The house is open for guided tours only, twice a day from Wednesdays to Sundays. Booking in advance isn’t necessary, though you might wish to telephone first to make sure the house isn’t closed for an event. I took a gamble and just turned up for the 11am tour, and the gamble paid off.
The house is a Georgian villa by Greenwich Park, and has no association with the Wernher family. The collection was moved here several years ago, after the previous collection of Jacobean paintings was moved out. It is a beautiful house and is a lovely setting for the rich collection of artefacts it holds.

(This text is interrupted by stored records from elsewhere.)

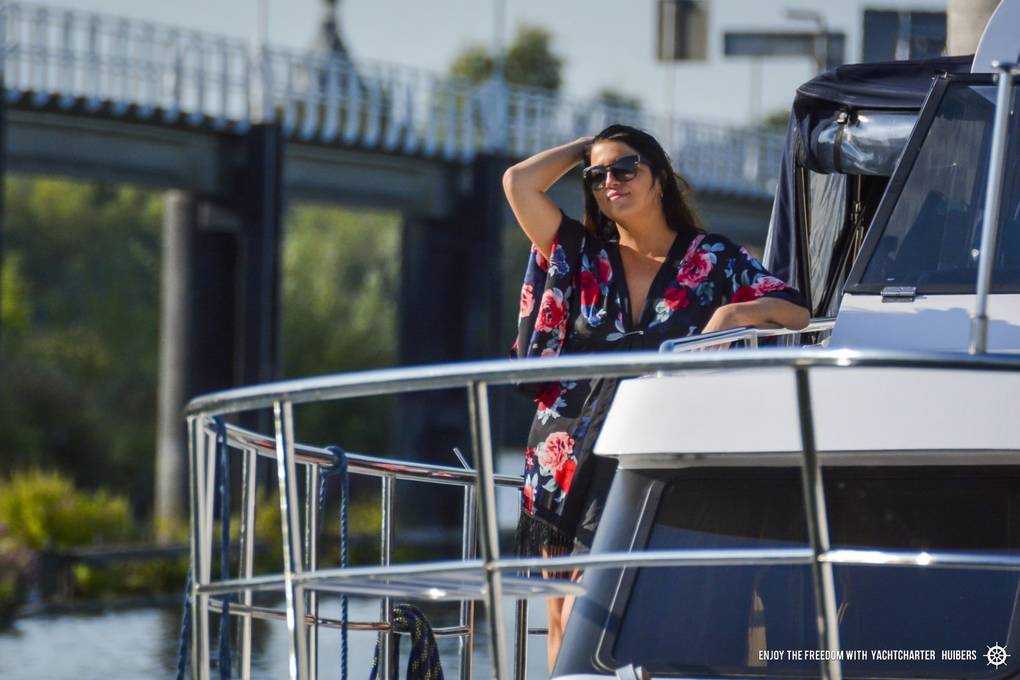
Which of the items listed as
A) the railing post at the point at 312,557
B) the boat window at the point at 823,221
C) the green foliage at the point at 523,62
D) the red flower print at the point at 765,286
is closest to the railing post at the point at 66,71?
the boat window at the point at 823,221

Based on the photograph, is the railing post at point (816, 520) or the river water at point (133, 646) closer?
the railing post at point (816, 520)

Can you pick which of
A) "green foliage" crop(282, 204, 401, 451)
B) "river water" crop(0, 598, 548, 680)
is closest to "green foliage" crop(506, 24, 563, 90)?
"green foliage" crop(282, 204, 401, 451)

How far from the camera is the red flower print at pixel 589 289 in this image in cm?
459

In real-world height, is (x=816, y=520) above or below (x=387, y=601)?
above

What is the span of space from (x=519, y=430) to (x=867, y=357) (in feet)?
151

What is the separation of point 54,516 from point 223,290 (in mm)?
6072

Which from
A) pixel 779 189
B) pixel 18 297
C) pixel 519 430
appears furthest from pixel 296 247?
pixel 779 189

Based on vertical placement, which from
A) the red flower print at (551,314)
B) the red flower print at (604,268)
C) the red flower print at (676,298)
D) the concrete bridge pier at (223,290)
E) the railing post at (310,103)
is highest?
the railing post at (310,103)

Wernher was a diamond magnate who made his fortune in South Africa before turning his hand to collecting. He was especially fond of medieval art, and many of the objects in the house are religious paintings or artefacts from this era, although Wernher himself did not have a particularly strong religious faith. He also collected jewellery: his knowledge of diamonds enabled him to identify and appreciate quality pieces, and there are some beautiful examples on display, including cameos and intricate lockets.

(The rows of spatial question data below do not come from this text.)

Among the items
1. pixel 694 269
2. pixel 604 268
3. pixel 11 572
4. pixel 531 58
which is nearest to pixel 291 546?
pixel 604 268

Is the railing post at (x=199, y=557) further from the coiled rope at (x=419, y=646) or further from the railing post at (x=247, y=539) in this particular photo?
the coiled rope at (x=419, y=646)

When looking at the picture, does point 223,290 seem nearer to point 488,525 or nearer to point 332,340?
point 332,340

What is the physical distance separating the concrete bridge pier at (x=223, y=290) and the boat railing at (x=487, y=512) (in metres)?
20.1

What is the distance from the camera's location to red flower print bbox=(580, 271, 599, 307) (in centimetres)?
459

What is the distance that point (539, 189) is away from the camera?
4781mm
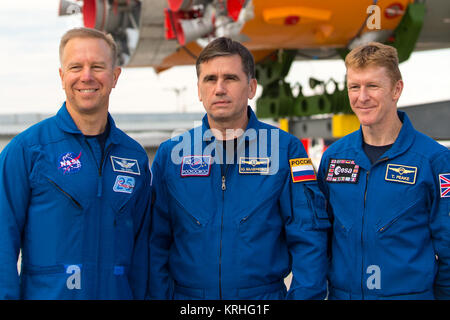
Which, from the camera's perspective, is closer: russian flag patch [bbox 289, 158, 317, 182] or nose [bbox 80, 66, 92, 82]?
nose [bbox 80, 66, 92, 82]

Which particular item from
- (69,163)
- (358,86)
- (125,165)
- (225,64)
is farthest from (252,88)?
(69,163)

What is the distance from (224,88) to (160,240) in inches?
37.7

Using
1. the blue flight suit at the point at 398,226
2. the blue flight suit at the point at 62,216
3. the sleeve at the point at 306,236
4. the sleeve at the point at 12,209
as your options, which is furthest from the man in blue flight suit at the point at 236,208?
the sleeve at the point at 12,209

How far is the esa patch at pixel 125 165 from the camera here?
8.29 feet

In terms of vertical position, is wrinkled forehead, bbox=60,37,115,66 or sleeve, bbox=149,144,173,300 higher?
wrinkled forehead, bbox=60,37,115,66

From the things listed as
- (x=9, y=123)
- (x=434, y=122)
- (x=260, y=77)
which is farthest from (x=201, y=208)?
(x=9, y=123)

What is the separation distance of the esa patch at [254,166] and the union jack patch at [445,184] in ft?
3.06

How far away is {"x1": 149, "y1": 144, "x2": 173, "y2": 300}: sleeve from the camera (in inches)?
106

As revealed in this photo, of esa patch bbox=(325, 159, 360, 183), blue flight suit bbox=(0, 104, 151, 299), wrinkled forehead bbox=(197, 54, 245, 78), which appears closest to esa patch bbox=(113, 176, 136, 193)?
blue flight suit bbox=(0, 104, 151, 299)

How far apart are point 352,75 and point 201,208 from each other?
3.73 ft

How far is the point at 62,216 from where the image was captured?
2334 mm

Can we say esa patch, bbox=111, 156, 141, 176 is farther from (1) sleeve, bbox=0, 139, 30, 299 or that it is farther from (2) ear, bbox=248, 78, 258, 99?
(2) ear, bbox=248, 78, 258, 99

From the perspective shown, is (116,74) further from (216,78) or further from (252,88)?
(252,88)

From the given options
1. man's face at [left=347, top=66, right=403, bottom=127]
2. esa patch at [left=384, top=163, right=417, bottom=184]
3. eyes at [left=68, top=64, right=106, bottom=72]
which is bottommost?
esa patch at [left=384, top=163, right=417, bottom=184]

Other items included pottery, household items and general ornaments. One of my favourite objects was an owl made from a coconut, with its head, feet and wings formed of silver. Downstairs, a number of rooms were laid out in the style of the rooms of Wernher’s house Luton Hoo: they reflected the different tastes of Julius and his wife ‘Birdie’, with a bright pink sitting room where the lady of the house entertained, to a deep green study which Julius preferred.
I enjoyed my visit to the house: it was something a bit different and unusual, and the objects on display were stunning. It isn’t too badly priced either, so it’s definitely somewhere worth a visit.
Address: Chesterfield Walk, Blackheath, London, SE10 8QX
Opening Hours: Guided tours only, from March to September.
Prices: Adult £7.20, Concession £6.50, Child £4.30; under-5s free. English Heritage members free.